4.1. De Raad heeft evenwel in hetgeen appellant in hoger beroep heeft aangevoerd geen aanknopingspunten gevonden om de rechtbank niet te volgen in haar oordeel over de verzekeringsgeneeskundige grondslag van het besluit van 17 maart 2006. Ook de Raad is van oordeel dat het onderzoek volledig en zorgvuldig is geweest en er geen reden is om te twijfelen aan de uitkomst van dit onderzoek.
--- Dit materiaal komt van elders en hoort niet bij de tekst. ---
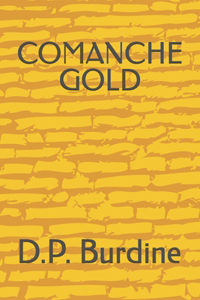 Comanche Gold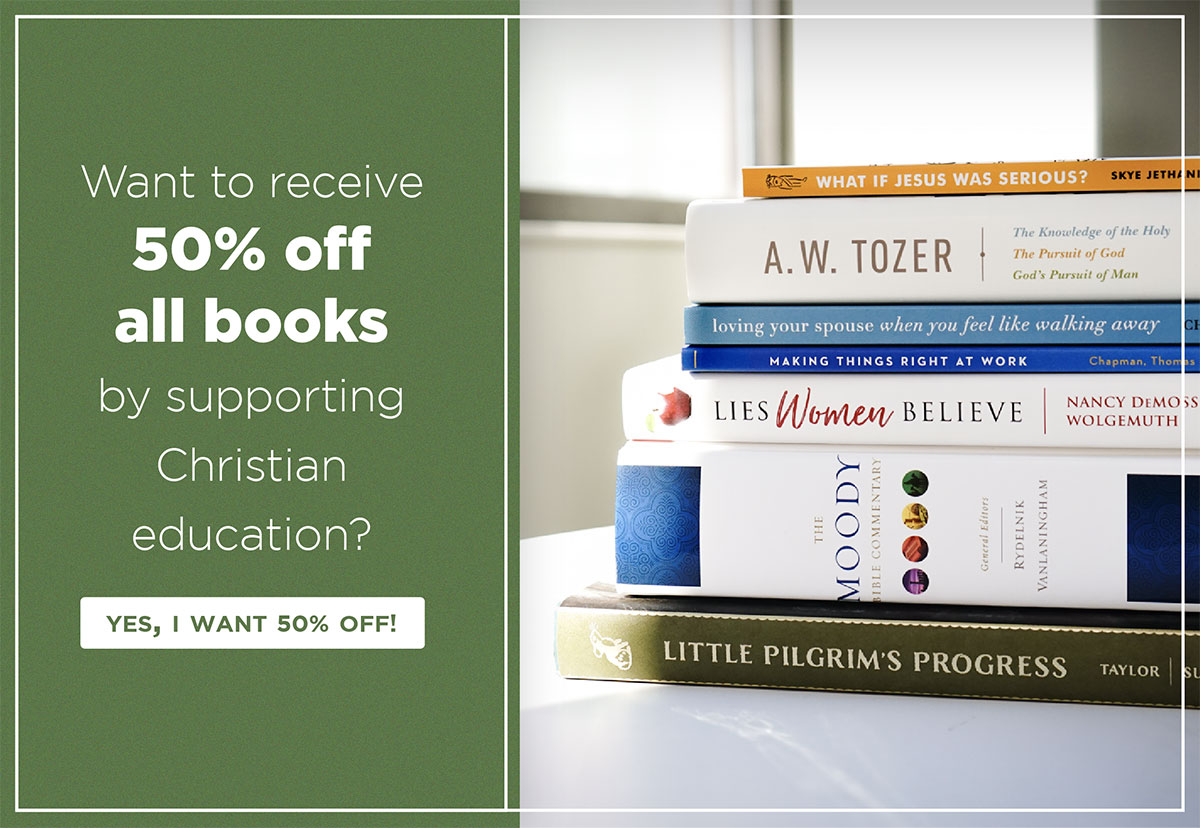 Want to receive 50% off all books by supporting Christian education? - Click Yes, I want 50% Off!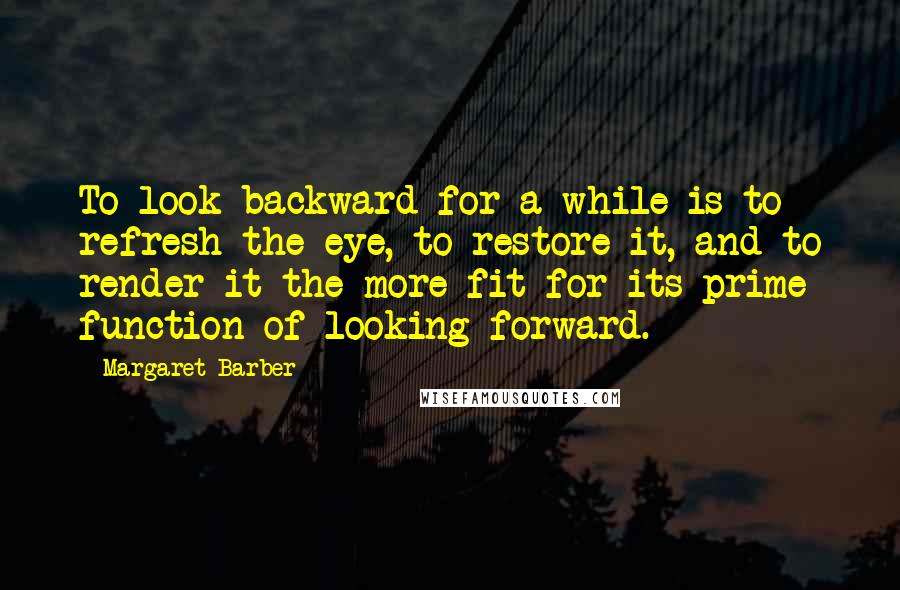 Margaret Barber Quotes: To look backward for a while is to refresh the eye, to restore it, and to render it the more fit for its prime function of looking forward.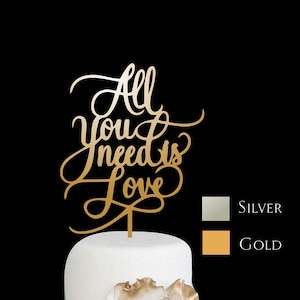 Cake Topper   All you Need is Love - Wedding Cake Topper - Gold Cake Topper -Please Enter your phone number in the &quot;NOTE to the seller&quot;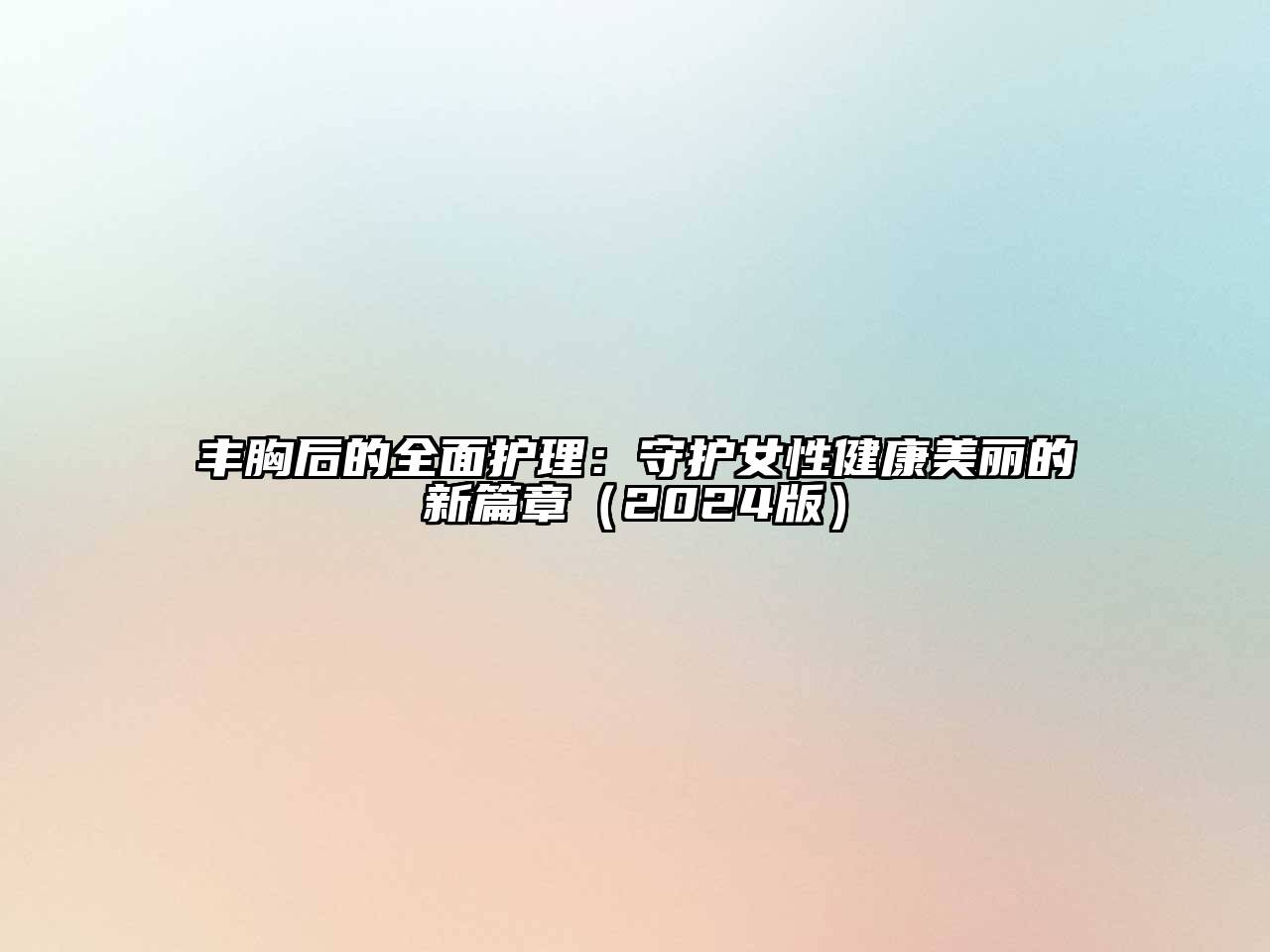 丰胸后的全面护理：守护女性健康美丽的新篇章（2024版）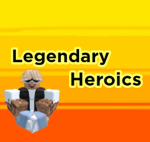 Legendary Heroics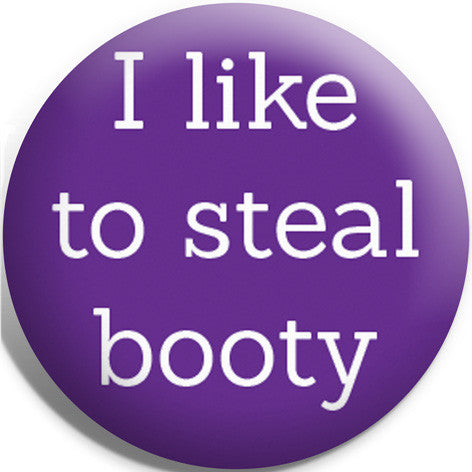 I Like To Steal Booty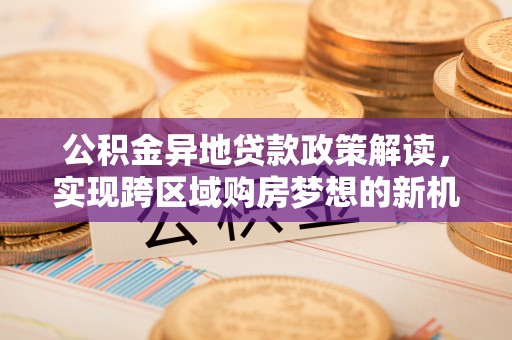 夹江公积金异地贷款政策解读，实现跨区域购房梦想的新机遇
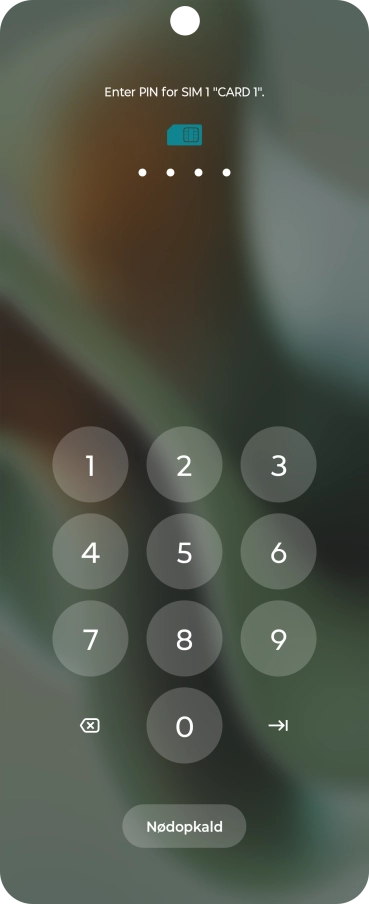 If your SIM is locked, key in your PIN and press arrow right. If your SIM is locked, key in your PIN and press arrow right.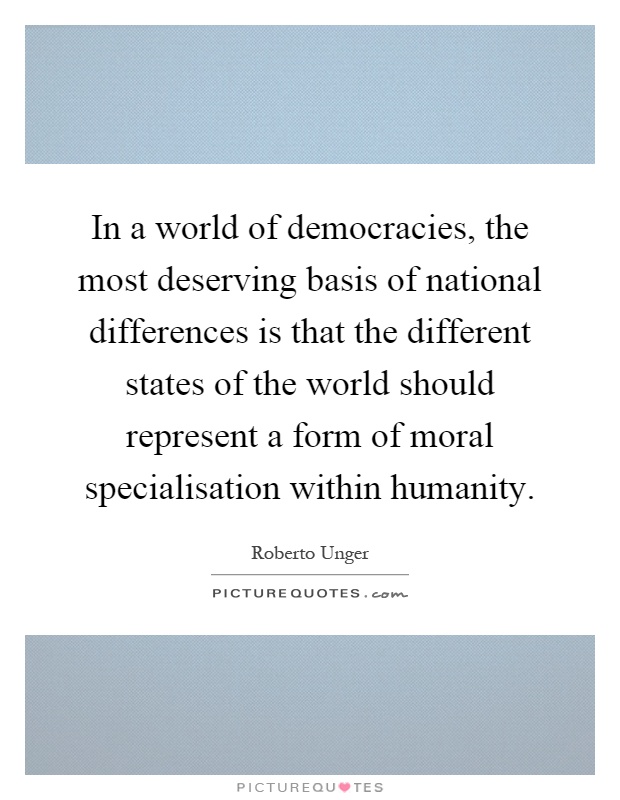 In a world of democracies, the most deserving basis of national differences is that the different states of the world should represent a form of moral specialisation within humanity Picture Quote #1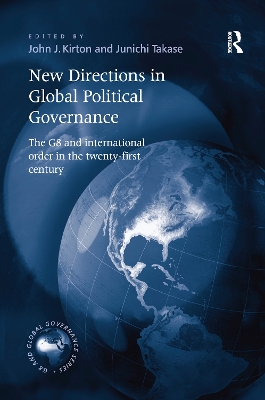 New Directions in Global Political Governance by Junichi Takase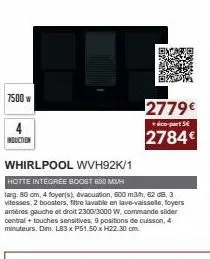 7500 w  induction  whirlpool wvh92k/1 hotte integree boost 600 m3/h  larg. 80 cm, 4 foyer(s), evacuation, 600 m3/h, 62 db, 3 vitesses, 2 boosters, filtre lavable en lave-vaisselle, foyers amères gauch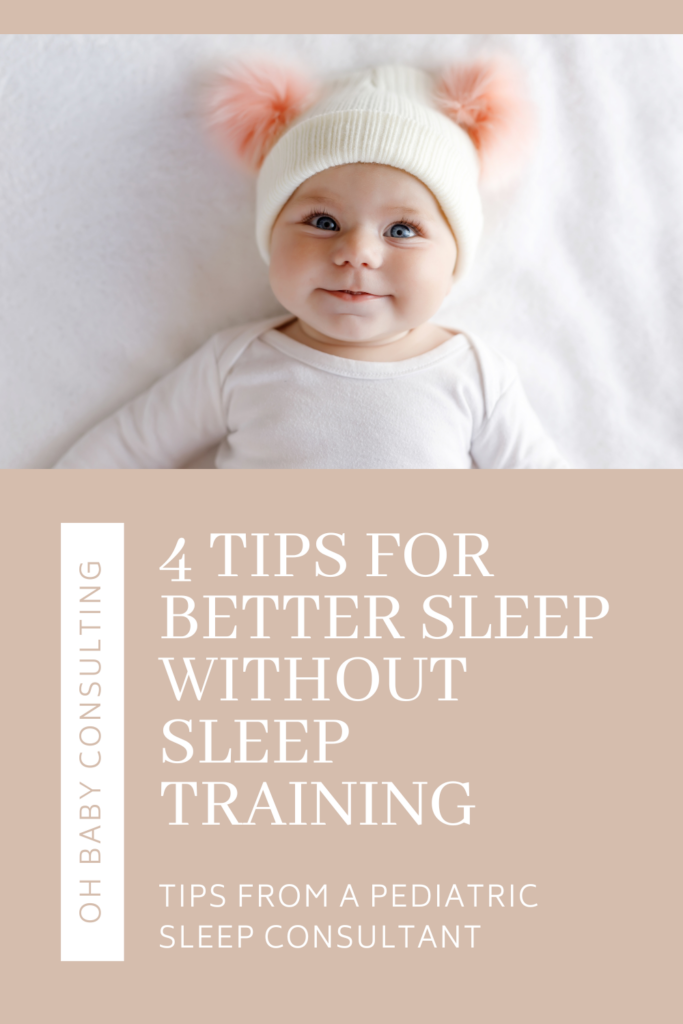 4 Tips for Better Sleep Without Sleep Training | Oh Baby Consulting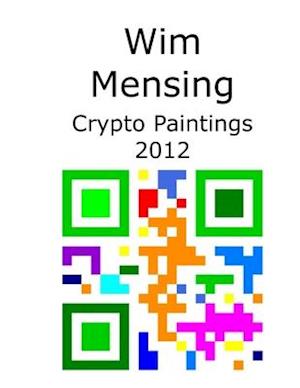 Wim Mensing Crypto Paintings 2012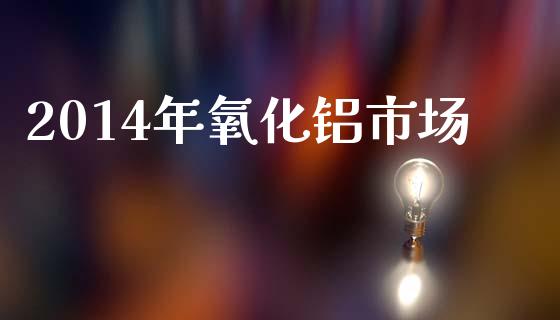 2014年氧化铝市场_https://www.apanben.com_财经资讯_第1张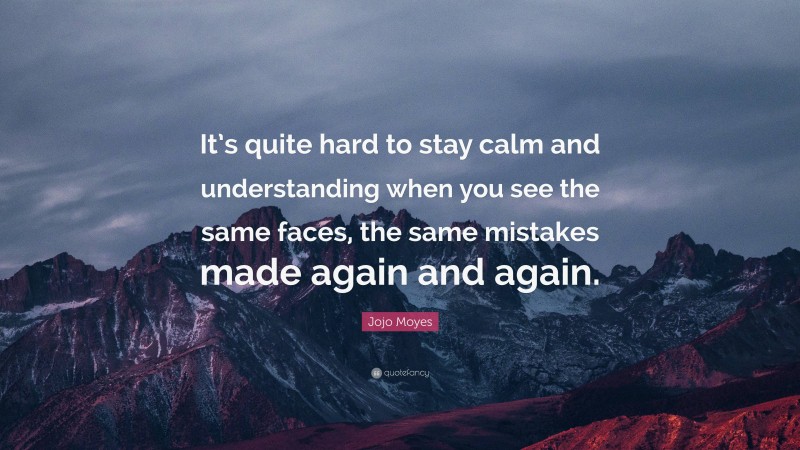 Jojo Moyes Quote: “It’s quite hard to stay calm and understanding when you see the same faces, the same mistakes made again and again.”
Appellant heeft evenals in beroep ook in hoger beroep geen medische gegevens overgelegd die tot een ander oordeel zouden kunnen leiden. Voorts neemt de Raad hierbij in aanmerking dat appellant op 9 januari 2006 niet meer onder behandeling was. In het bijzonder heeft appellant de Raad er niet van kunnen overtuigen dat de constatering van de verzekeringsarts dat hij in staat blijkt te zijn tot redelijk psychosociaal functioneren, en de constatering van de bezwaarverzekeringsarts dat er duidelijk sprake is van een opgaande lijn, voor onjuist moeten worden gehouden, althans ten tijde hier van belang.
4.2. Nu de Raad zich eveneens kan vinden in hetgeen de rechtbank heeft overwogen over de passendheid van de functies, dient de aangevallen uitspraak - voorzover aangevochten - te worden bevestigd.
5. Voor een proceskostenveroordeling acht de Raad geen termen aanwezig.
De Centrale Raad van Beroep;
Bevestigt de aangevallen uitspraak, voorzover aangevochten.
Deze uitspraak is gedaan door G. van der Wiel. De beslissing is, in tegenwoordigheid van M.D.F. de Moor als griffier, uitgesproken in het openbaar op 9 januari 2009.